# Mid-Mich



## The Eyes Have It (Apr 13, 2016)

Took my grandson out yesterday,picked up 8 morels, getting a little bigger too. Should be good this weekend, after recent rain.


----------



## MrJosePetes (Feb 8, 2013)

The Eyes Have It said:


> Took my grandson out yesterday,picked up 8 morels, getting a little bigger too. Should be good this weekend, after recent rain.


Where do you consider mid-michigan? Nothing here in southeast for me, and it looks far behind, but I do know a few people that have found babies


----------



## The Eyes Have It (Apr 13, 2016)

Montcalm Co. We found our 1st shrooms april 1st, very small. Im sure we could have found more yesterday,if we had more time. I,ll be out tomorrow!


----------



## Oldgrandman (Nov 16, 2004)

The Eyes Have It said:


> Montcalm Co. We found our 1st shrooms april 1st, very small. Im sure we could have found more yesterday,if we had more time. I,ll be out tomorrow!


Haven't seen you in a while, welcome back! Or did I just miss your posts...?
I did better last week downstate than this weekend, kind of weird but that is just how it goes. Still got two ticks on me though!!! Two times out a week apart, two ticks on meeach time.....this really "sucks" .....pun intended!

Funny video here.....


----------



## The Eyes Have It (Apr 13, 2016)

Oldgrandman said:


> Haven't seen you in a while, welcome back! Or did I just miss your posts...?
> I did better last week downstate than this weekend, kind of weird but that is just how it goes. Still got two ticks on me though!!! Two times out a week apart, two ticks on meeach time.....this really "sucks" .....pun intended!
> 
> Funny video here.....


----------



## The Eyes Have It (Apr 13, 2016)

I,m new to the site, you must be thinking of somebody else. Did make out a couple times this last weekend. Got 60 on Friday, 37 Saturday. Havent seen any ticks yet, thankfully! Im sure we will when we head north, in a couple of weeks.


----------



## Oldgrandman (Nov 16, 2004)

The Eyes Have It said:


> I,m new to the site, you must be thinking of somebody else. Did make out a couple times this last weekend. Got 60 on Friday, 37 Saturday. Havent seen any ticks yet, thankfully!
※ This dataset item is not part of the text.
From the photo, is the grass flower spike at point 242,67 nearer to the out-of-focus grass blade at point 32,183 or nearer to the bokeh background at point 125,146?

Im sure we will when we head north, in a couple of weeks.


Crazy, thought we had a guy with that name from up by Bristol or Marion or Tustin or some such place that had a bait shop on here, welcome aboard though!


----------



## Radar420 (Oct 7, 2004)

Oldgrandman said:


> Crazy, thought we had a guy with that name from up by Bristol or Marion or Tustin or some such place that had a bait shop on here, welcome aboard though!


Close OGM - The Eyes Have It is a bait store in Leroy (a nice one I might add) who posted here under the name "theeyes" . I think he mostly hangs on fb now though.


----------



## The Eyes Have It (Apr 13, 2016)

Yeah, I was trying to be clever with that name,refering to my obsession with walleye fishing. Anyhow, for now im obsessed with Morels, They are poppin pretty good now, got 48 last night, in about an hour.


----------



## RMH (Jan 17, 2009)

The Eyes Have It said:


> Yeah, I was trying to be clever with that name,refering to my obsession with walleye fishing. Anyhow, for now im obsessed with Morels, They are poppin pretty good now, got 48 last night, in about an hour.


Your name has walleye and morels both covered .....pretty slick.

A buddy checked out a spot for a few minutes up by Onaway and found eight. He thinks they are just getting started up there.


----------



## Oldgrandman (Nov 16, 2004)

Radar420 said:


> Close OGM - The Eyes Have It is a bait store in Leroy (a nice one I might add) who posted here under the name "theeyes" . I think he mostly hangs on fb now though.


That's it! I knew I wasn't losing it....well I mean about that, LOL.....THANKS!


----------



## The Eyes Have It (Apr 13, 2016)

Morels are in full bloom in Central Montcalm Co. ended up with around 150 over the last few trips. Will be heading up to Gaylord area over Mothersday weekend, should be goin strong by then.


----------



## The Eyes Have It (Apr 13, 2016)

Picked up another 82 blacks last night. This area is heavily picked, so they must be poppin pretty good. Nice sized too!


----------